**Given task:** Copy out the records word for word, from the line that contains "top=136, right=456, bottom=166?" up to and including the line that contains "Answer: the point".

^^^^

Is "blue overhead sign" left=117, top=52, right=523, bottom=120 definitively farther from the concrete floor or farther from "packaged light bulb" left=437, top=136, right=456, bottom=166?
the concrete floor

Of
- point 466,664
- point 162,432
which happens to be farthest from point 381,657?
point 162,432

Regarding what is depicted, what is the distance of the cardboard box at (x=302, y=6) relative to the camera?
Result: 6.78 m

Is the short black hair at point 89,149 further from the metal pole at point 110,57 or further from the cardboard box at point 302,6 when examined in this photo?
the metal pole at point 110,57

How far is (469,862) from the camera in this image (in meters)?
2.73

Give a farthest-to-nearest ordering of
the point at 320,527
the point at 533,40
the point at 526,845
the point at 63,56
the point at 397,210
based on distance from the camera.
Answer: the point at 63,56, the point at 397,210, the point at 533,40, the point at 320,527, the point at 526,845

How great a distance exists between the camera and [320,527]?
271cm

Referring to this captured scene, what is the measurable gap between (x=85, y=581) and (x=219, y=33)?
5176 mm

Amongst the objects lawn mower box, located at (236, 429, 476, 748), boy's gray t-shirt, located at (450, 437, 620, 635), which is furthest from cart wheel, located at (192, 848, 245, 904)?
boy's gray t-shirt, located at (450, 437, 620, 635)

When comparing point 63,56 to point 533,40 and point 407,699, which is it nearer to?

^^^^

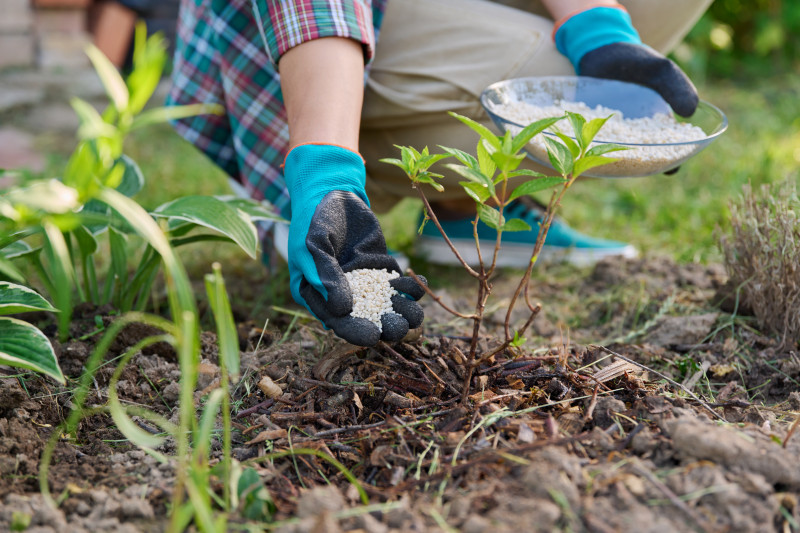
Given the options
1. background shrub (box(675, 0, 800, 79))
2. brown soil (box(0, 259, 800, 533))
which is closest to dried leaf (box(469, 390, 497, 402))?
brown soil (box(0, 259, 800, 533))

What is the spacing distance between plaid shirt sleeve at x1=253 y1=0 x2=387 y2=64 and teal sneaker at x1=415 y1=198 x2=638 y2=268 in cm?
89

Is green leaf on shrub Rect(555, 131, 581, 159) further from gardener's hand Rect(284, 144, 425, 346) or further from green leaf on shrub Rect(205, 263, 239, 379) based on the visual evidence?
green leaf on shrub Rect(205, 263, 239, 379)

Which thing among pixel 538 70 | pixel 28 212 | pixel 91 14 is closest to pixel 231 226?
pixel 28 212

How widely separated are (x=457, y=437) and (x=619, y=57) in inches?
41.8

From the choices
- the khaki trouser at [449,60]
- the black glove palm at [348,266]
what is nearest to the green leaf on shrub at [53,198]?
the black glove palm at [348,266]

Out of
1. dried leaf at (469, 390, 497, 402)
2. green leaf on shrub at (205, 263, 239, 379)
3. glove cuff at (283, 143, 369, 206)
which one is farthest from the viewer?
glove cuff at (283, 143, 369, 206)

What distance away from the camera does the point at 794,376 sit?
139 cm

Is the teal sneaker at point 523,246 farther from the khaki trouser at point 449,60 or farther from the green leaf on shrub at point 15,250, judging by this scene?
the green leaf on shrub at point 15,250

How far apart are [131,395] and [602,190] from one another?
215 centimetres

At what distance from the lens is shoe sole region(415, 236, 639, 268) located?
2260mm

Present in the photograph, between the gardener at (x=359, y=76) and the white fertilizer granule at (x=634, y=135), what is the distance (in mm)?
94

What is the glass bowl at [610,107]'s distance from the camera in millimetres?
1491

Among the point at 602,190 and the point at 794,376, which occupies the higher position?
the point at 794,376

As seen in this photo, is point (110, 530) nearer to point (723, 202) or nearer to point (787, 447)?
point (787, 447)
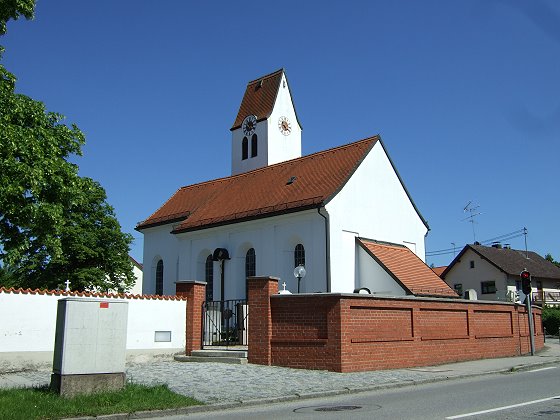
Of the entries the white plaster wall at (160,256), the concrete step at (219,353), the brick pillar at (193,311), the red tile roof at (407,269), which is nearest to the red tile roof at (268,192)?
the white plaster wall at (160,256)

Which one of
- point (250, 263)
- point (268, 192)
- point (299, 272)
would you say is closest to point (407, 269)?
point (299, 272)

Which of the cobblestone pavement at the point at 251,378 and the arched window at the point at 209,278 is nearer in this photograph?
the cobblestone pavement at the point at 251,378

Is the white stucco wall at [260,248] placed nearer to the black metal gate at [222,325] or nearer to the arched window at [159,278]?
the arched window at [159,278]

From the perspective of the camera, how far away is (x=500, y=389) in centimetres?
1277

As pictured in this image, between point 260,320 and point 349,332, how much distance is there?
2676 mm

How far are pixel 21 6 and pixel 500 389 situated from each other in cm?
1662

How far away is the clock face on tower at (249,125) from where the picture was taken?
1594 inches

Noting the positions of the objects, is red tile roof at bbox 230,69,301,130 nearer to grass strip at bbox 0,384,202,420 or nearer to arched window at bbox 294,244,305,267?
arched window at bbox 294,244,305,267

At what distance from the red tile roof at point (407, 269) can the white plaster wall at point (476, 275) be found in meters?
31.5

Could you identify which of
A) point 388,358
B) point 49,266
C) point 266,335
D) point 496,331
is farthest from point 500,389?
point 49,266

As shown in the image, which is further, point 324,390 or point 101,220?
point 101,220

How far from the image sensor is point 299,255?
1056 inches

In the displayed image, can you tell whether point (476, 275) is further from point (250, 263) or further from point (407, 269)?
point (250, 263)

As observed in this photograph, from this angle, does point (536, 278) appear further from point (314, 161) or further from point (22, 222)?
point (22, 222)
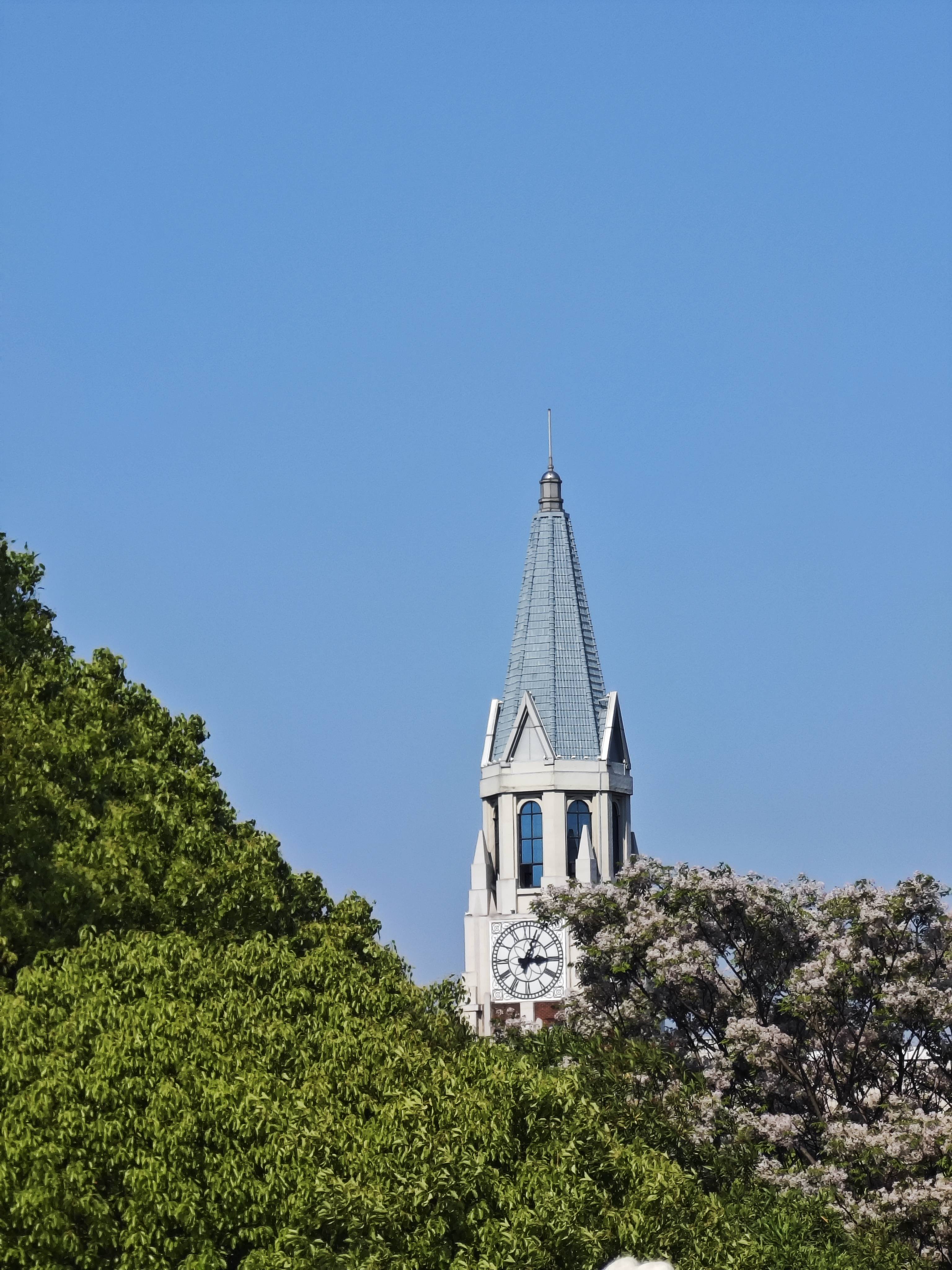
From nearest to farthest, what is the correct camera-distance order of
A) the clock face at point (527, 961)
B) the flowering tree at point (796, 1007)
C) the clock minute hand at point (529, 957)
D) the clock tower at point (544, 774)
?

^^^^

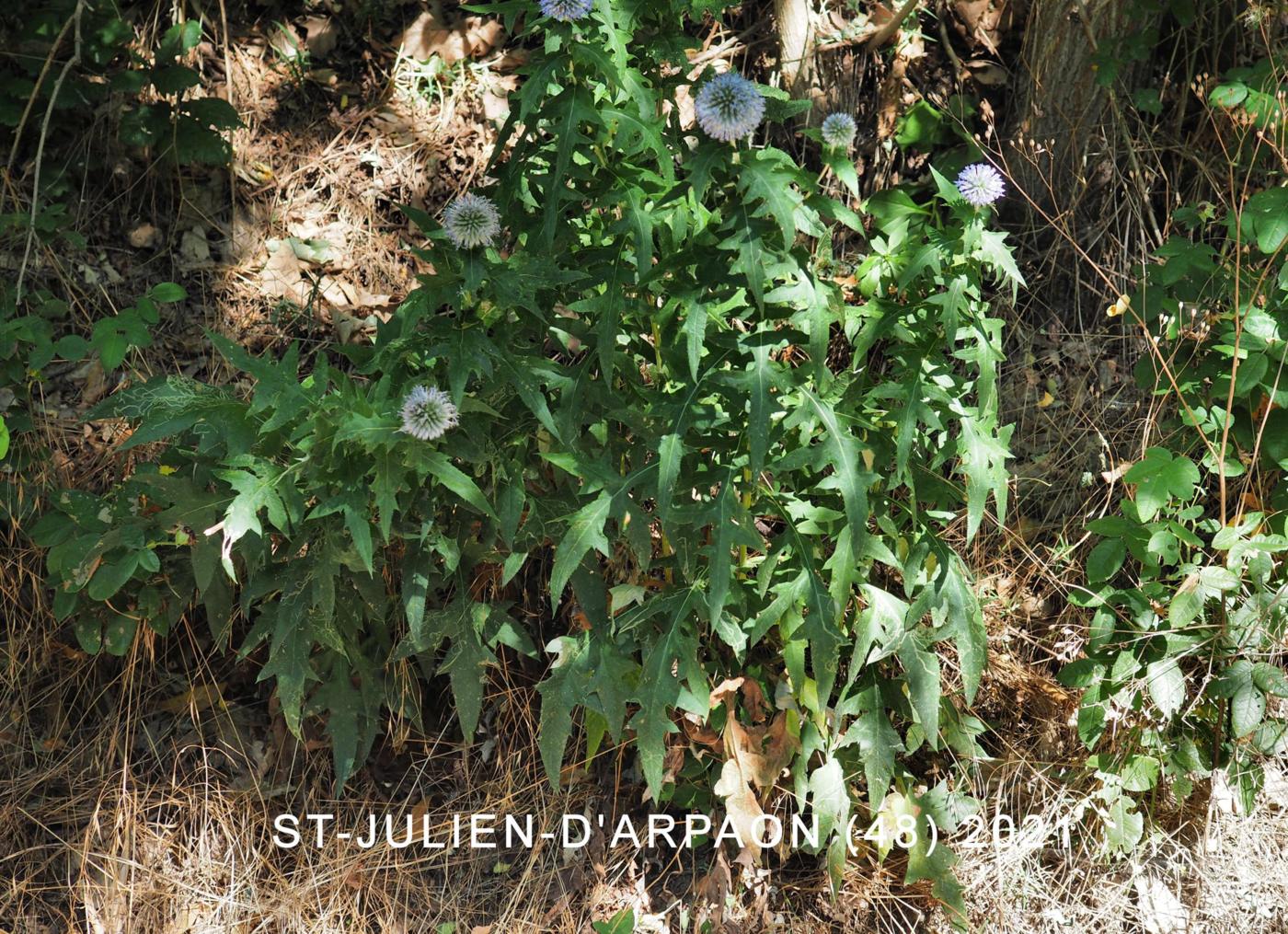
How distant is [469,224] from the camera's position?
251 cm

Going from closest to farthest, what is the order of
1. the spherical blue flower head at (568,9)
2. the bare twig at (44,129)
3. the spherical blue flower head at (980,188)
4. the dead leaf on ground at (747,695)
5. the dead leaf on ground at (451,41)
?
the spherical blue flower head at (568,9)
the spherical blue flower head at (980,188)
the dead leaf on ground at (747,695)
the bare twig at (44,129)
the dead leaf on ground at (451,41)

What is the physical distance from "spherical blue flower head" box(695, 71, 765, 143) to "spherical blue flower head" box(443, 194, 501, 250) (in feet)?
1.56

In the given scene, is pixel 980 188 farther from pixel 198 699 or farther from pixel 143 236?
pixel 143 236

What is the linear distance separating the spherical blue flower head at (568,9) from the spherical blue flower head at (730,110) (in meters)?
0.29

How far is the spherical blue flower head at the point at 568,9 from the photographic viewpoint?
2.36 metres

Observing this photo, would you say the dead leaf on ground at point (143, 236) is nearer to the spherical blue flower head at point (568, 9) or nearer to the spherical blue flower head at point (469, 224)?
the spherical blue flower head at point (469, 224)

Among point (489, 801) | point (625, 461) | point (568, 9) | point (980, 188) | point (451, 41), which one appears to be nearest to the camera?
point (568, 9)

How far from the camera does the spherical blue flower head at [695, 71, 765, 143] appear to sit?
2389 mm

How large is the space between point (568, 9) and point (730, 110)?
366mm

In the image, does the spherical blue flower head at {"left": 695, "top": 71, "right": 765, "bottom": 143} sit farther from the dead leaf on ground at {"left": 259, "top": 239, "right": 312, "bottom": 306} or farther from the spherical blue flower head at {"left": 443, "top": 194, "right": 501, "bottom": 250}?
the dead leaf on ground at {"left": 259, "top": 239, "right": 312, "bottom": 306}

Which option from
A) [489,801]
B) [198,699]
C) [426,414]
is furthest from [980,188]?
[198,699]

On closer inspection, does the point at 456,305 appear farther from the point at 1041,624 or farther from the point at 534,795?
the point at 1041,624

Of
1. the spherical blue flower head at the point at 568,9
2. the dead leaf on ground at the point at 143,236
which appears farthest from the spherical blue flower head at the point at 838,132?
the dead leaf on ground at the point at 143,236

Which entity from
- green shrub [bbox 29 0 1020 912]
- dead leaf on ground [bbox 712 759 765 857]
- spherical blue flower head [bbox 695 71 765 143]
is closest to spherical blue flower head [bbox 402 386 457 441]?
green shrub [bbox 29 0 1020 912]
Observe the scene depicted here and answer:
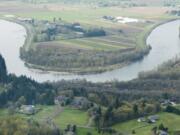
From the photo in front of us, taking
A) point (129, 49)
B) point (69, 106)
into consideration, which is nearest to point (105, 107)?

^^^^

**Result:**
Is "blue overhead sign" left=117, top=52, right=523, bottom=120 definitively farther from the concrete floor or farther from "packaged light bulb" left=437, top=136, right=456, bottom=166?
the concrete floor

Of
- point 466,664
- point 162,432
which happens to be farthest from point 381,657?
point 162,432

Regarding what is depicted, what is the distance of the cardboard box at (x=302, y=6) relative to the camera?
Result: 6.78 m

Is the short black hair at point 89,149 further from the metal pole at point 110,57 or further from the cardboard box at point 302,6 when examined in this photo?
the metal pole at point 110,57

How far is (469,862) from the camera in this image (in meters)?
2.73

Give a farthest-to-nearest ordering of
the point at 320,527
the point at 533,40
the point at 526,845
the point at 63,56
the point at 397,210
based on distance from the camera.
Answer: the point at 63,56, the point at 397,210, the point at 533,40, the point at 320,527, the point at 526,845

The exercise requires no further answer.